**Extracted material**:
## start

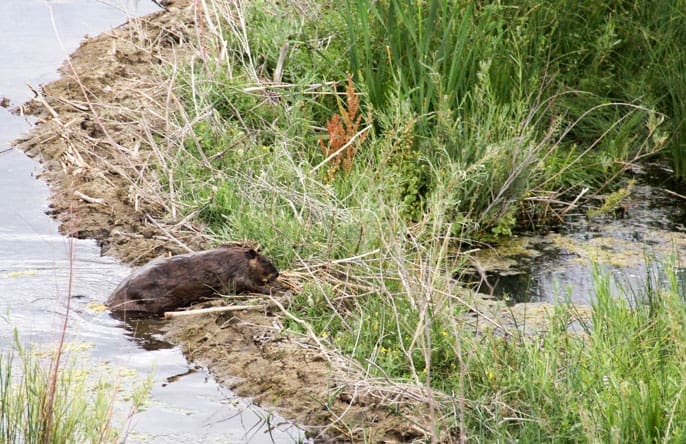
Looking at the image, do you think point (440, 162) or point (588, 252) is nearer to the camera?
point (588, 252)

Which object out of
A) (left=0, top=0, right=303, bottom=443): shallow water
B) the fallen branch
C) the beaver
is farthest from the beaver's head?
the fallen branch

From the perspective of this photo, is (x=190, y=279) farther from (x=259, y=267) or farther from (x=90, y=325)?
(x=90, y=325)

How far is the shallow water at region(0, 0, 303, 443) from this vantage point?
4016 millimetres

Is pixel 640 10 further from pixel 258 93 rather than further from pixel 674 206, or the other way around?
pixel 258 93

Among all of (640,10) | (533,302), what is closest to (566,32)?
(640,10)

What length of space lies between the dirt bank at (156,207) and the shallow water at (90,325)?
0.31 ft

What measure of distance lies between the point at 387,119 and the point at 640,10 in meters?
2.36

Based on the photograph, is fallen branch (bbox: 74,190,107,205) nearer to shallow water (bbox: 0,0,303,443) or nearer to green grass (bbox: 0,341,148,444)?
shallow water (bbox: 0,0,303,443)

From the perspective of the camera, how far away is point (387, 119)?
6051 millimetres

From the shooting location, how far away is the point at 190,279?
196 inches

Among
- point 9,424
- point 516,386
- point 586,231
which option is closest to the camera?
point 9,424

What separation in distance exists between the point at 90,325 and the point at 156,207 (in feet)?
4.13

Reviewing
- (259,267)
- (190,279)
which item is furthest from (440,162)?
(190,279)

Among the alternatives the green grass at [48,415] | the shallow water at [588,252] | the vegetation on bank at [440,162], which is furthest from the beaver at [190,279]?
the green grass at [48,415]
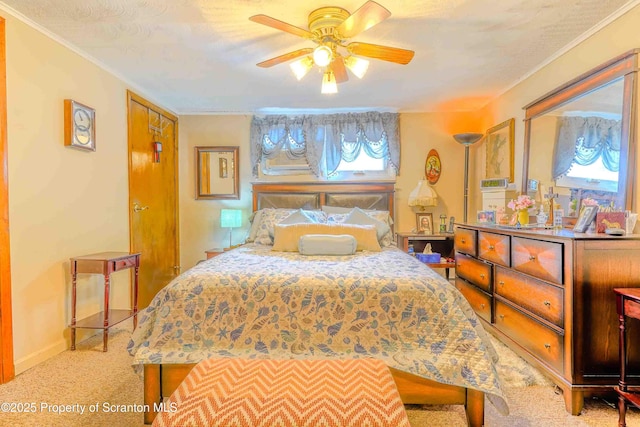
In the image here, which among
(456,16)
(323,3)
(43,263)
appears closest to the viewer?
(323,3)

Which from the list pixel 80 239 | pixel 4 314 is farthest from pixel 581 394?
pixel 80 239

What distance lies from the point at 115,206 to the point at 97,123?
2.56ft

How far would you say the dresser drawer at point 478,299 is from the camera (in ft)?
9.46

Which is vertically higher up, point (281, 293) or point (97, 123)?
point (97, 123)

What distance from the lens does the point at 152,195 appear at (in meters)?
4.08

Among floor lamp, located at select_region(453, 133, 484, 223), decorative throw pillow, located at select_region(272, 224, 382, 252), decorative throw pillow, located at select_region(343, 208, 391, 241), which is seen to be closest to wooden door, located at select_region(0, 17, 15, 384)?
decorative throw pillow, located at select_region(272, 224, 382, 252)

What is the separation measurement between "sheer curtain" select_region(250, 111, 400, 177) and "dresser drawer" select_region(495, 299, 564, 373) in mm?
2395

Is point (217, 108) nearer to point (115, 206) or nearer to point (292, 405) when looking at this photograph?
point (115, 206)

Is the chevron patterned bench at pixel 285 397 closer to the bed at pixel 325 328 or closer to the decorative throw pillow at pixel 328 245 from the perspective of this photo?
the bed at pixel 325 328

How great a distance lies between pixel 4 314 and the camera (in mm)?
2242

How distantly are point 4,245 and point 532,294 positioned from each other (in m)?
3.41

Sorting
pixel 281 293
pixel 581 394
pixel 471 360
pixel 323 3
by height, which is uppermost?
pixel 323 3

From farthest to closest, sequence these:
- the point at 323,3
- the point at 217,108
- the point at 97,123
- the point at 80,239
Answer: the point at 217,108, the point at 97,123, the point at 80,239, the point at 323,3

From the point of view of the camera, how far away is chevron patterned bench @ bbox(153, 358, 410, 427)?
1154mm
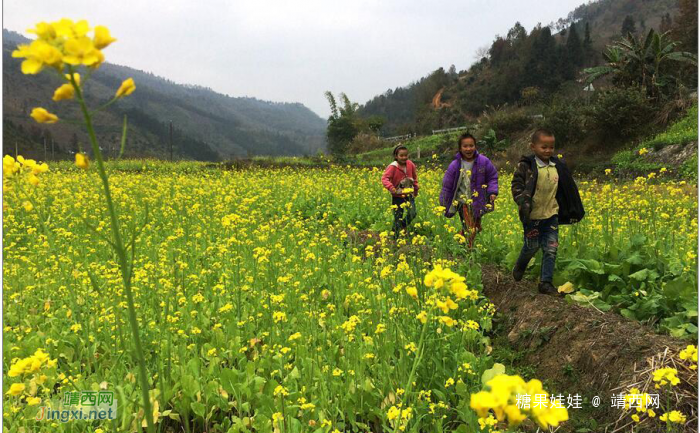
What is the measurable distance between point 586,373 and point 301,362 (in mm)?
1847

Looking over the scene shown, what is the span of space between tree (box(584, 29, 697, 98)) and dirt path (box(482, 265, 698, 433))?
2160 cm

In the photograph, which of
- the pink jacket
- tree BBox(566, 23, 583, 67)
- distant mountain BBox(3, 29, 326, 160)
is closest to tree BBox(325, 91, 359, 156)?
distant mountain BBox(3, 29, 326, 160)

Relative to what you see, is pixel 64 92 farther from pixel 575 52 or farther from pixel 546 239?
pixel 575 52

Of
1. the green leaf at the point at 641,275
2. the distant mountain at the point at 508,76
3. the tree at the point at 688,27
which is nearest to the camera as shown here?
the green leaf at the point at 641,275

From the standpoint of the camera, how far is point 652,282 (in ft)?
11.2

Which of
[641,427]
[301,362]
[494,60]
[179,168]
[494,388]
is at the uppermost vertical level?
[494,60]

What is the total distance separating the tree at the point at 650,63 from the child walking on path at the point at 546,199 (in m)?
20.7

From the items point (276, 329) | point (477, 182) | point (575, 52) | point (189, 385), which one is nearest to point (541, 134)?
point (477, 182)

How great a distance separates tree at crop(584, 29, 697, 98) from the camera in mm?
20438

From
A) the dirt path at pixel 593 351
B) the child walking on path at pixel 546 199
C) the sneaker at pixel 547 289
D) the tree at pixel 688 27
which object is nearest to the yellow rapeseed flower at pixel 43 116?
the dirt path at pixel 593 351

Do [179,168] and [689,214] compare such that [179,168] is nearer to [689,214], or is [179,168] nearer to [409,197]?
[409,197]

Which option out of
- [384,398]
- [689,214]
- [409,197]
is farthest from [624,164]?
[384,398]

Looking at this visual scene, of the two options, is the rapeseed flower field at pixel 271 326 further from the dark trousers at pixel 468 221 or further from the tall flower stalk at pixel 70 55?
the dark trousers at pixel 468 221

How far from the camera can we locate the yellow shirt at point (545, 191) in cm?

## end

**Goal**:
Make an exact copy of the records above, with the pictures left out.

**Task result**:
Looking at the image, do you think point (440, 162) or point (588, 252) is nearer to the camera?
point (588, 252)

Which object out of
A) (left=0, top=0, right=303, bottom=443): shallow water
B) the fallen branch
C) the beaver
is farthest from the beaver's head?
the fallen branch

From the perspective of this photo, is (x=190, y=279) farther from (x=259, y=267) or farther from (x=90, y=325)?
(x=90, y=325)

How far is the shallow water at region(0, 0, 303, 443) from this vantage point?
4016 millimetres

Is pixel 640 10 further from pixel 258 93 rather than further from pixel 674 206, or the other way around?
pixel 258 93

Among all of (640,10) | (533,302), what is closest to (566,32)?
(640,10)

What length of space lies between the dirt bank at (156,207) and the shallow water at (90,325)?
0.31 ft

What measure of distance lies between the point at 387,119 and the point at 640,10 in meters?
2.36

Based on the photograph, is fallen branch (bbox: 74,190,107,205) nearer to shallow water (bbox: 0,0,303,443) or nearer to green grass (bbox: 0,341,148,444)?
shallow water (bbox: 0,0,303,443)

From the perspective of the camera, how far away is point (387, 119)?
6051 millimetres

From the shooting location, how far away is the point at 190,279?
196 inches

Among
- point 9,424
- point 516,386
- point 586,231
which option is closest to the camera?
point 9,424

What separation in distance exists between the point at 90,325 and the point at 156,207 (in feet)?
4.13

Reviewing
- (259,267)
- (190,279)
which item is furthest from (440,162)?
(190,279)

Among the alternatives the green grass at [48,415] | the shallow water at [588,252] | the vegetation on bank at [440,162], which is furthest from the beaver at [190,279]?
the green grass at [48,415]
In the image here, which among
(456,16)
(323,3)
(43,263)
appears closest to the viewer?
(323,3)

Which from the list pixel 80 239 | pixel 4 314 is farthest from pixel 581 394?
pixel 80 239

What distance lies from the point at 115,206 to the point at 97,123?
2.56ft

How far would you say the dresser drawer at point 478,299 is from the camera (in ft)?
9.46

Which is vertically higher up, point (281, 293) or point (97, 123)?
point (97, 123)

What distance from the lens does the point at 152,195 appear at (in meters)?
4.08

Among floor lamp, located at select_region(453, 133, 484, 223), decorative throw pillow, located at select_region(272, 224, 382, 252), decorative throw pillow, located at select_region(343, 208, 391, 241), which is seen to be closest to wooden door, located at select_region(0, 17, 15, 384)?
decorative throw pillow, located at select_region(272, 224, 382, 252)

What is the separation measurement between "sheer curtain" select_region(250, 111, 400, 177) and "dresser drawer" select_region(495, 299, 564, 373) in mm?
2395

Is point (217, 108) nearer to point (115, 206) or nearer to point (292, 405) when looking at this photograph?
point (115, 206)

Is the chevron patterned bench at pixel 285 397 closer to the bed at pixel 325 328 or closer to the decorative throw pillow at pixel 328 245 from the perspective of this photo?
the bed at pixel 325 328

How great a distance lies between pixel 4 314 and the camera (in mm)?
2242

How distantly are point 4,245 and point 532,294 positioned from each other (in m)?
3.41

Sorting
pixel 281 293
pixel 581 394
pixel 471 360
pixel 323 3
by height, which is uppermost?
pixel 323 3

From farthest to closest, sequence these:
- the point at 323,3
- the point at 217,108
- the point at 97,123
- the point at 80,239
Answer: the point at 217,108, the point at 97,123, the point at 80,239, the point at 323,3

From the point of view of the camera, how far away is chevron patterned bench @ bbox(153, 358, 410, 427)?
1154mm
What is the measurable distance between point 586,373 and point 301,362 (in mm)?
1847

Looking over the scene shown, what is the span of space between tree (box(584, 29, 697, 98)) and dirt path (box(482, 265, 698, 433))?
2160 cm

In the photograph, which of
- the pink jacket
- tree BBox(566, 23, 583, 67)
- distant mountain BBox(3, 29, 326, 160)
is closest to tree BBox(325, 91, 359, 156)?
distant mountain BBox(3, 29, 326, 160)

Relative to what you see, is pixel 64 92 farther from pixel 575 52 or farther from pixel 546 239?
pixel 575 52

Of
1. the green leaf at the point at 641,275
2. the distant mountain at the point at 508,76
3. the tree at the point at 688,27
which is nearest to the camera as shown here?
the green leaf at the point at 641,275

From the standpoint of the camera, how far is point 652,282 (in ft)?
11.2

Which of
[641,427]
[301,362]
[494,60]
[179,168]
[494,388]
is at the uppermost vertical level?
[494,60]

What is the total distance separating the tree at the point at 650,63 from the child walking on path at the point at 546,199 (in m)?
20.7

From the items point (276, 329) | point (477, 182) | point (575, 52) | point (189, 385), which one is nearest to point (541, 134)?
point (477, 182)

How great a distance separates tree at crop(584, 29, 697, 98) from the camera in mm?
20438

From
A) the dirt path at pixel 593 351
B) the child walking on path at pixel 546 199
C) the sneaker at pixel 547 289
D) the tree at pixel 688 27
which object is nearest to the yellow rapeseed flower at pixel 43 116?
the dirt path at pixel 593 351

Do [179,168] and [689,214] compare such that [179,168] is nearer to [689,214], or is [179,168] nearer to [409,197]?
[409,197]

Which option out of
- [384,398]
- [689,214]
- [409,197]
is farthest from [624,164]?
[384,398]

Looking at this visual scene, of the two options, is the rapeseed flower field at pixel 271 326 further from the dark trousers at pixel 468 221 or further from the tall flower stalk at pixel 70 55?
the dark trousers at pixel 468 221

How far from the camera can we locate the yellow shirt at point (545, 191) in cm?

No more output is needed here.